Problem A. In the speaker-building thread, which stain is used on the birch veneer?
Problem B. Reproduce everything in the speaker-building thread from "Is that gold" down to "of the process.", swapping "white birch" for "cherry".
Problem C. Extend the speaker-building thread past its final post.

#### Supplied text ####

I think you should go with the Macassar Ebony...


----------



## dvenardos (Sep 27, 2008)

rsa said:


> I think you should go with the Macassar Ebony...


Is that gold plated or what? :dizzy:


----------



## dvenardos (Sep 27, 2008)

You can see my set and another in the factory at ed here:
http://blog.edesignaudio.com/?p=422

Update:
I am getting ready to veneer these ( I went with white birch which I will stain to match my floor) and my network and drivers are enroute from GR. I decided to assembly the network myself, so I will post pictures of the process.


----------



## cburbs (Mar 27, 2007)

Can't wait to see the progress. 

On a side note I have my boxes being built and Danny is sending the crossovers for the Neo2x.


----------



## dvenardos (Sep 27, 2008)

added veneer pictures:
http://picasaweb.google.com/dvenardos/Av1rs?authkey=Gv1sRgCOXw3sL01YrGMg&feat=directlink

This is my first time ever veneering something. I used the iron on method:
http://www.oakwoodveneer.com/tips/ironon.html

I have some spots that aren't taking the stain. I think I will sand those spots before applying the second coat of stain. I am using minwax plantation walnut rub on, the veneer is birch.

#### Extracted data ####

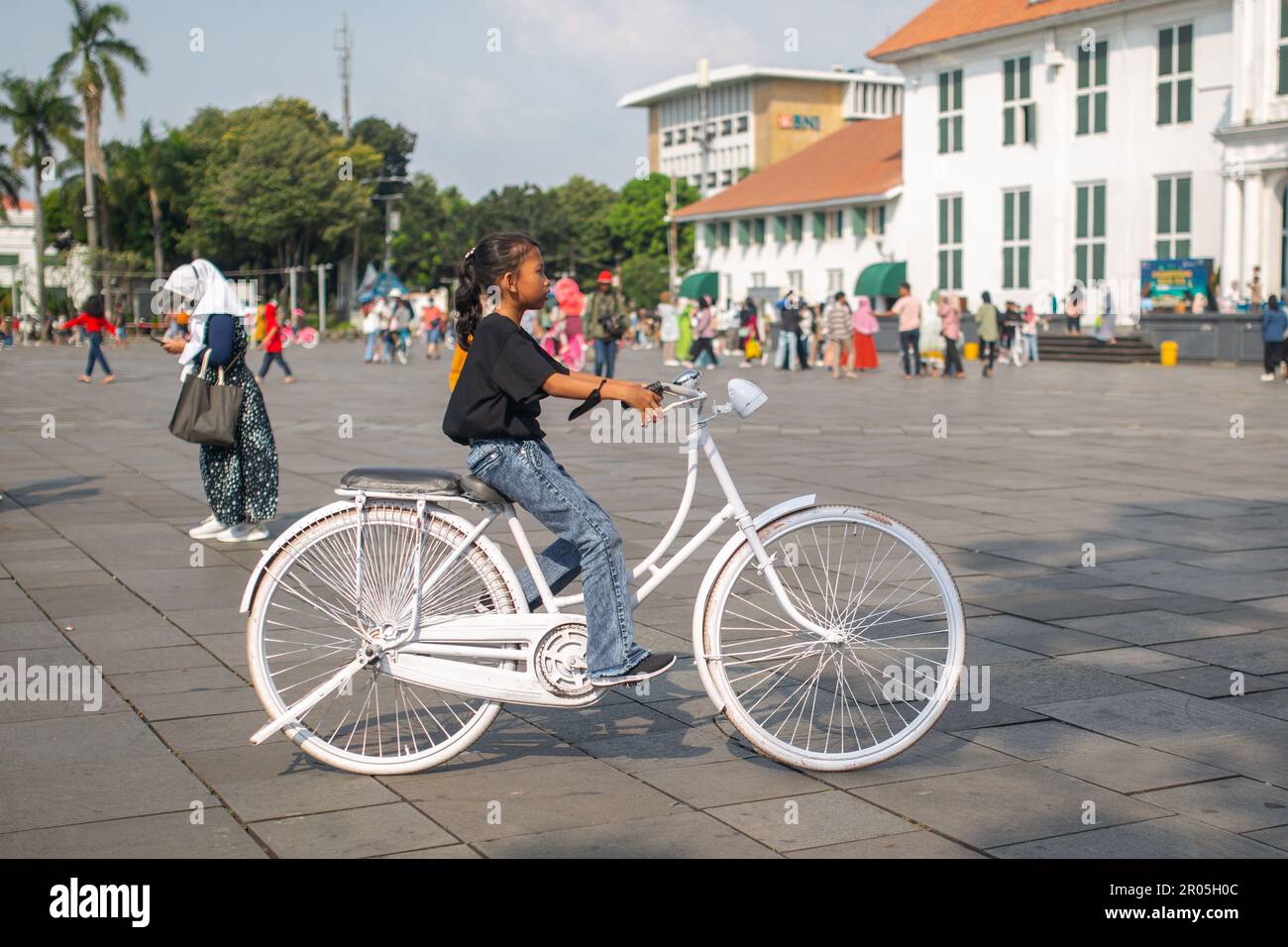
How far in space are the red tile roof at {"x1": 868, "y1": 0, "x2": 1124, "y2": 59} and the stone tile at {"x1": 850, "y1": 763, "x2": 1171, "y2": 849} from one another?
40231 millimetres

####
#### Extracted data ####

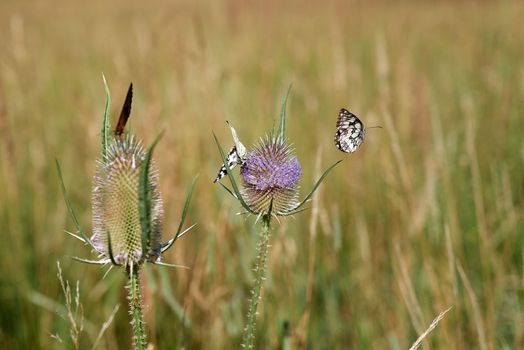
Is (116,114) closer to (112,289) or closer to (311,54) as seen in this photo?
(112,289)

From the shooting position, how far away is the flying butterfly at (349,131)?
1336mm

####
#### Extracted data ####

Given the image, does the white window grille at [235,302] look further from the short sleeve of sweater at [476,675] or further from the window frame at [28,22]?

####

Final answer A. Minwax Plantation Walnut rub-on stain.

Final answer B.
Is that gold plated or what? :dizzy:


----------



## dvenardos (Sep 27, 2008)

You can see my set and another in the factory at ed here:
http://blog.edesignaudio.com/?p=422

Update:
I am getting ready to veneer these ( I went with cherry which I will stain to match my floor) and my network and drivers are enroute from GR. I decided to assembly the network myself, so I will post pictures of the process.

Final answer C.
----------



## persisting1 (Feb 8, 2009)

dvenardos said:


> added veneer pictures:
> http://picasaweb.google.com/dvenardos/Av1rs?authkey=Gv1sRgCOXw3sL01YrGMg&feat=directlink
> 
> This is my first time ever veneering something. I used the iron on method:
> ...


Wow looking good.

I'm still "scared" to veneer.


----------



## snowmanick (Oct 16, 2007)

Those are looking great. It is an interesting design idea that Danny came up with, I'm looking forward to the final install pics and your impressions.


----------



## Jon Liu (May 21, 2007)

Those are looking FANTASTIC, dvenardos! I gotta tell you, the A/V-1RS are REALLLLLLLLLLLY impressing me for surround speakers. It doesn't quite have much low end, but it outputs a massive sound and disappears completely!


----------



## quadman (Mar 7, 2008)

dvenardos said:


> What do you guys think about this oak veneer stained dark?
> http://www.veneersupplies.com/product_info.php?cPath=51_75_71&products_id=3736


Your link is to a walnut veneer.

My thoughts on staining are.... if it's a common, not particularly unique type of wood like Birch, Maple, Poplar, Pine and even oak.... stain away to your hearts content to get the hue/look you are after.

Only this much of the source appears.